→ Task requirements
(1) Rewrite the passage of the article on New York renewables ownership, everything from "Right now, the" down to "power plant owners.", with "private market" changed to "open market".
(2) Answer these questions from the article on New York renewables ownership:
(a) In which decade did New York move to deregulate the electricity business?
(b) What share of renewable electricity does state law set as the goal for 2030?
(c) Which body reopened the issue of utility ownership of renewables last week?

→ Exercise text
▶

5.18.22 - New York policymakers mull landmark shift in renewables ownership

' New York lawmakers and the state’s utility regulator are contemplating seismic changes over who gets to build, own and operate new renewable projects.

The state moved to deregulate the electricity business in the 1990s — creating a competitive market and requiring utilities to sell off their power plants — in a bid to lower prices for consumers. But now the state has a new goal for its electricity system enshrined in law: 70 percent renewable electricity by 2030 and zero emissions by 2040.

Right now, the state is relying on the private market to deliver on those goals by offering long-term payments for new renewable projects through NYSERDA. Two bills that have moved forward recently in the Legislature would enable investor-owned utilities and the New York Power Authority to develop and own such projects, alarming the private renewable developers and power plant owners.

The Public Service Commission last week also reopened the issue of utility ownership of renewables, seeking comments from interested parties on the hotly contested topic.

Critics urging swifter action note that the amount of renewable energy supplying New York has increased only fractionally in recent years. The New York City Democratic Socialists of America and other DSA chapters have made a top priority a bill to allow NYPA broad authority to build renewables and sell power to residential customers.

◀

→ Information shown
▶

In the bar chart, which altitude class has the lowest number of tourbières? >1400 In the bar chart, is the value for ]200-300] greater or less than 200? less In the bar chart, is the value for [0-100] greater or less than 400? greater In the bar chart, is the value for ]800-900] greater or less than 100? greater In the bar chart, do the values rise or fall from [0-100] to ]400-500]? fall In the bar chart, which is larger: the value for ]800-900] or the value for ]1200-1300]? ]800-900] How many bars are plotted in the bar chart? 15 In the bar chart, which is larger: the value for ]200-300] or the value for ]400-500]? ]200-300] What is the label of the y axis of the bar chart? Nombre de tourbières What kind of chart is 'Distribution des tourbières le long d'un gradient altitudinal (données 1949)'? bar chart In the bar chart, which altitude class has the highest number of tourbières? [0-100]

◀
▶

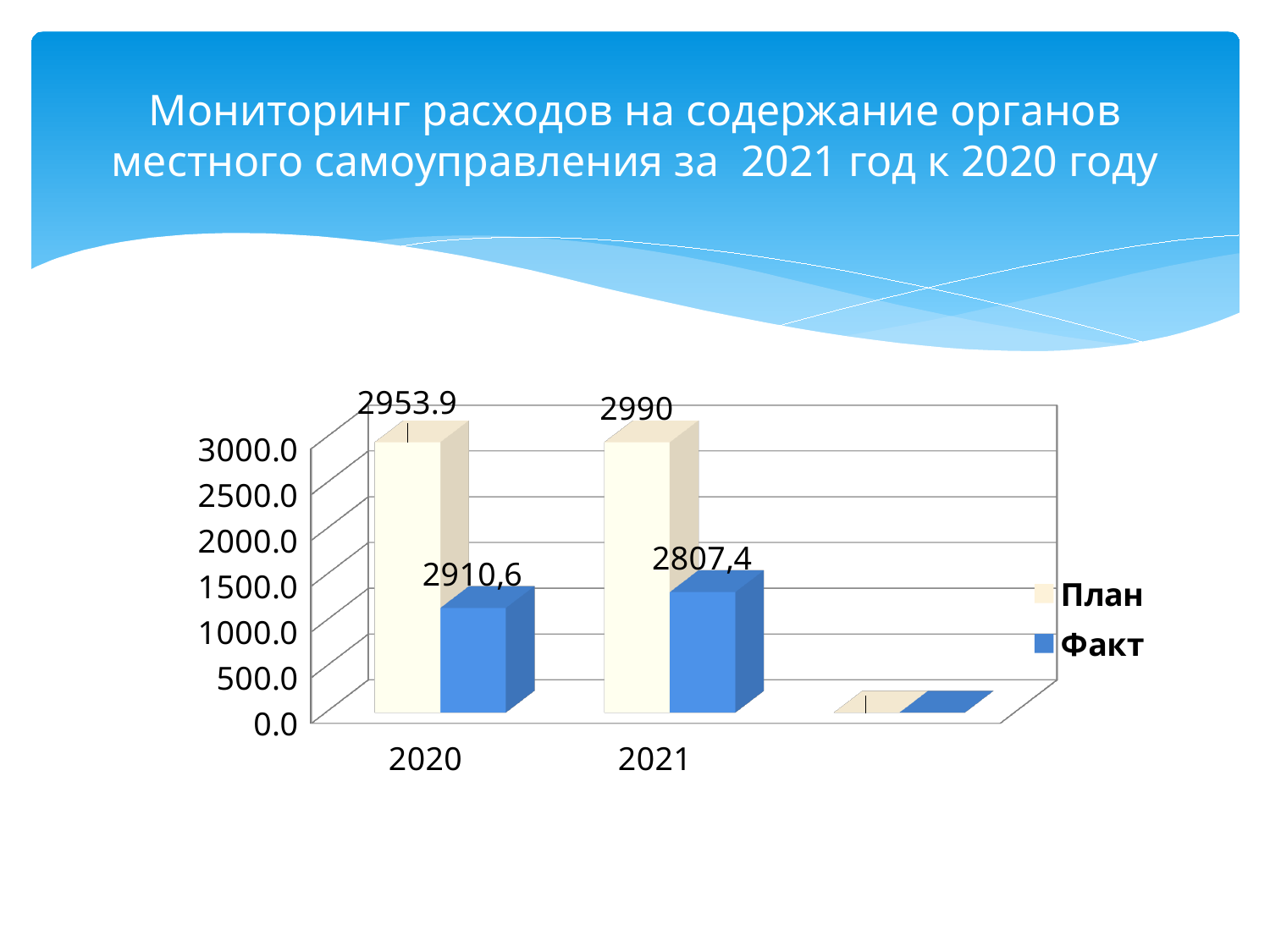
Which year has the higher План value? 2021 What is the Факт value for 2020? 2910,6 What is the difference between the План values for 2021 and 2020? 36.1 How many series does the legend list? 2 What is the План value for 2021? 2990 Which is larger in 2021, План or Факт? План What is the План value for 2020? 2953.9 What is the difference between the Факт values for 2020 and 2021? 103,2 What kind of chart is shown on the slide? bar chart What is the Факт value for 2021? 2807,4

◀
▶

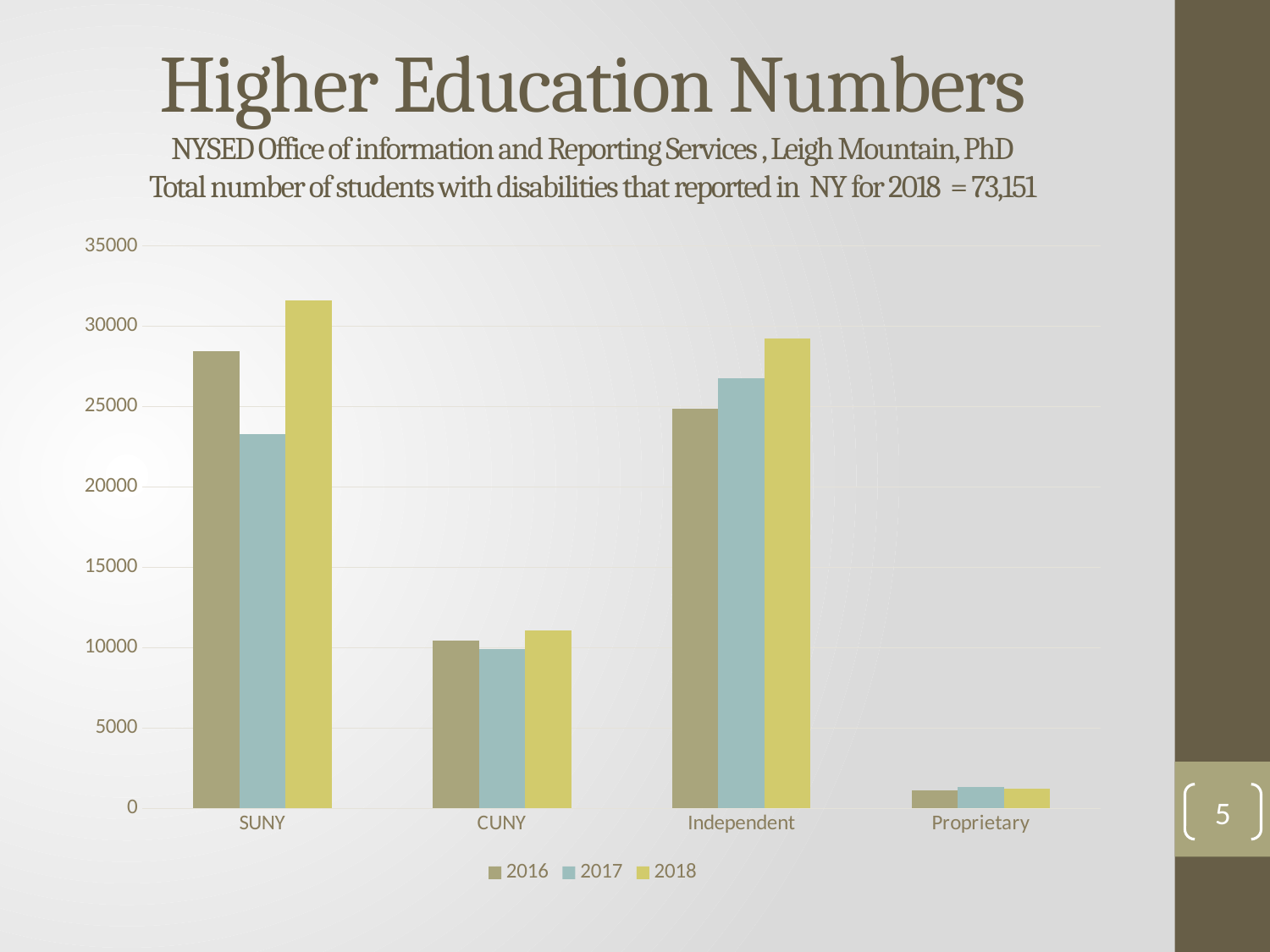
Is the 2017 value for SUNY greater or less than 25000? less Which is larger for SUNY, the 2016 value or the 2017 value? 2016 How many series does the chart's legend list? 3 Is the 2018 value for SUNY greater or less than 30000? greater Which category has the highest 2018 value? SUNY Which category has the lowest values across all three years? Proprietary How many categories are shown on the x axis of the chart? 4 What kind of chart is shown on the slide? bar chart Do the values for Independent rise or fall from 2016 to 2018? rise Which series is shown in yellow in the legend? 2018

◀

→ Answers
(1)
Right now, the state is relying on the open market to deliver on those goals by offering long-term payments for new renewable projects through NYSERDA. Two bills that have moved forward recently in the Legislature would enable investor-owned utilities and the New York Power Authority to develop and own such projects, alarming the private renewable developers and power plant owners.

(2)
(a) The 1990s.
(b) 70 percent.
(c) The Public Service Commission.